Changed in cloud-init (Ubuntu Artful):
status: In Progress → Fix Released

Hello thermoman, or anyone else affected,

Accepted cloud-init into zesty-proposed. The package will build now and be available at https://launchpad.net/ubuntu/+source/cloud-init/0.7.9-233-ge586fe35-0ubuntu1~17.04.2 in a few hours, and then in the -proposed repository.

Please help us by testing this new package. See https://wiki.ubuntu.com/Testing/EnableProposed for documentation on how to enable and use -proposed.Your feedback will aid us getting this update out to other Ubuntu users.

If this package fixes the bug for you, please add a comment to this bug, mentioning the version of the package you tested and change the tag from verification-needed-zesty to verification-done-zesty. If it does not fix the bug for you, please add a comment stating that, and change the tag to verification-failed-zesty. In either case, details of your testing will help us make a better decision.

Further information regarding the verification process can be found at https://wiki.ubuntu.com/QATeam/PerformingSRUVerification . Thank you in advance!

########

▸ SHORT PROBLEM 1
Rewrite the paragraph of the cloud-init bug comment above that begins "If this package fixes the bug for you" as a short bulleted list.
▸ SHORT PROBLEM 2
Answer these questions from the cloud-init bug comment above:
(a) What status change is recorded for cloud-init in Ubuntu Artful?
(b) Into which repository was cloud-init accepted?
(c) What tag should be set if the package does not fix the bug?

▸ DATA RECORDS
########

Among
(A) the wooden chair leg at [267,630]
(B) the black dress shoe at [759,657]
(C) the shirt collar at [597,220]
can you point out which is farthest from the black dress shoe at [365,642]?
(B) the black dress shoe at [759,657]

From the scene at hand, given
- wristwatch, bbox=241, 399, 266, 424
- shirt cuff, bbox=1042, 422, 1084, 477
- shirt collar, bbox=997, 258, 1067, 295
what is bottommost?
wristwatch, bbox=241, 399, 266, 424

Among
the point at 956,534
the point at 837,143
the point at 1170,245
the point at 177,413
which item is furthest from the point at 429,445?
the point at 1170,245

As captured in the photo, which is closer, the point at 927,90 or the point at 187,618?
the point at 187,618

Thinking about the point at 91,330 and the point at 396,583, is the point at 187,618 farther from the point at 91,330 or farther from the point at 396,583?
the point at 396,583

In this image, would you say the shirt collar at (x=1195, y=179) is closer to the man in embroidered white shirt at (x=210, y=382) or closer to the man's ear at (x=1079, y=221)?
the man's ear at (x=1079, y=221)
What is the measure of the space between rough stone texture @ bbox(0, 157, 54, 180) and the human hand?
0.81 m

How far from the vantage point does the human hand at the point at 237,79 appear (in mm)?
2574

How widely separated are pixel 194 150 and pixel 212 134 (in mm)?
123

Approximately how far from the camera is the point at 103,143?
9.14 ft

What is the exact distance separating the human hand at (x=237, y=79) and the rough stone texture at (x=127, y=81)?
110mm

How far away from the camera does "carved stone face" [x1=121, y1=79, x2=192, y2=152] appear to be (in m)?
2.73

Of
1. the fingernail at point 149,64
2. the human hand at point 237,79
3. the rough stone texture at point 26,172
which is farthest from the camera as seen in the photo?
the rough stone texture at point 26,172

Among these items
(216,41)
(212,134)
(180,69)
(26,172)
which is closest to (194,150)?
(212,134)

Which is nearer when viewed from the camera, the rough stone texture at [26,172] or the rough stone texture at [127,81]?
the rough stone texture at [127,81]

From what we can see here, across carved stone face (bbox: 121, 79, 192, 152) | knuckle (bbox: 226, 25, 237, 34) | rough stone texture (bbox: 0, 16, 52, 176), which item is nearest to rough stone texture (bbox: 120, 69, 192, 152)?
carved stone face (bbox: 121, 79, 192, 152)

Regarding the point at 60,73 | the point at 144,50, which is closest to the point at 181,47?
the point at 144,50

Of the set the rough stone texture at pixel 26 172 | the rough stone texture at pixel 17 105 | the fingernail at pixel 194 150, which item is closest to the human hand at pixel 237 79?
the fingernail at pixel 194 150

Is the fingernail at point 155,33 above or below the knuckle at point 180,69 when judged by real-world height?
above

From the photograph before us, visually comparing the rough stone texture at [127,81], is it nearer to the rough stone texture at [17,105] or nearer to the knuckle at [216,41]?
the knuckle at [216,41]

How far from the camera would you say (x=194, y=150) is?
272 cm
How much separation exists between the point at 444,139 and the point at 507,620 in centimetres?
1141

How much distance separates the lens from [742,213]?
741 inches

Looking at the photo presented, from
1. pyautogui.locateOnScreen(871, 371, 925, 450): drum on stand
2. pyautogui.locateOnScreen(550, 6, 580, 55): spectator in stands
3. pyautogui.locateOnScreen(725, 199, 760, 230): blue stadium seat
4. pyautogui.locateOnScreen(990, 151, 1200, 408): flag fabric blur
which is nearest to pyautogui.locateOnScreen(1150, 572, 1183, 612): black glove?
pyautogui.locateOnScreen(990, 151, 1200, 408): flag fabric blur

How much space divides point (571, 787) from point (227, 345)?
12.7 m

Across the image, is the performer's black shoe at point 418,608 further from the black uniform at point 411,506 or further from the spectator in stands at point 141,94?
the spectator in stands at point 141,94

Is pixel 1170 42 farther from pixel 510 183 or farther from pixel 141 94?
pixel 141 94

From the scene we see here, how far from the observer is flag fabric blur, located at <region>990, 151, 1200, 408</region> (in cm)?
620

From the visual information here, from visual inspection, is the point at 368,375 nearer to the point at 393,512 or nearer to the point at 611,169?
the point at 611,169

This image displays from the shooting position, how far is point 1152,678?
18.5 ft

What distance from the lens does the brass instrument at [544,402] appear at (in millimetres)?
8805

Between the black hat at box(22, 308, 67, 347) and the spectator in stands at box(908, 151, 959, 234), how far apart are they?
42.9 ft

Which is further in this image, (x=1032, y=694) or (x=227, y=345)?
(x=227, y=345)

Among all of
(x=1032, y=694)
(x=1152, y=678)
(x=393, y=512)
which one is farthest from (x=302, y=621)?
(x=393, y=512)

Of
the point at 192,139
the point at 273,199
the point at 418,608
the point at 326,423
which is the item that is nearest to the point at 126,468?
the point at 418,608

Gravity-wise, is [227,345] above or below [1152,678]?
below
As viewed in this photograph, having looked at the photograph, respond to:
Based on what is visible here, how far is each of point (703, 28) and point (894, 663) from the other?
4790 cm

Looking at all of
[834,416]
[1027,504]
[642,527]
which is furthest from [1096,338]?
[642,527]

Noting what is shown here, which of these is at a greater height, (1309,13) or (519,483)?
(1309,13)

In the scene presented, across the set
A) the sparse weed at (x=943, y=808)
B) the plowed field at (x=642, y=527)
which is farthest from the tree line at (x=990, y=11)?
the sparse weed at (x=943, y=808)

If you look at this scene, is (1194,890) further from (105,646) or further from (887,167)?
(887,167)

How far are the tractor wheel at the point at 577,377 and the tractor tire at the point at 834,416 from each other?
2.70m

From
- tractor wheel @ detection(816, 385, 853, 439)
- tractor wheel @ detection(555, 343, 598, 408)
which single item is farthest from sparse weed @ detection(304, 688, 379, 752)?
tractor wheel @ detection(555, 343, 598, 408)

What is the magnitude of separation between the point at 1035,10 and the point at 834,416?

########

▸ FULL ANSWER 1
- If the package fixes the bug, comment on the bug with the package version tested and change the tag from verification-needed-zesty to verification-done-zesty.
- If it does not fix the bug, say so in a comment and change the tag to verification-failed-zesty.
- In either case, details of the testing help the team make a better decision.

▸ FULL ANSWER 2
(a) In Progress → Fix Released
(b) zesty-proposed
(c) verification-failed-zesty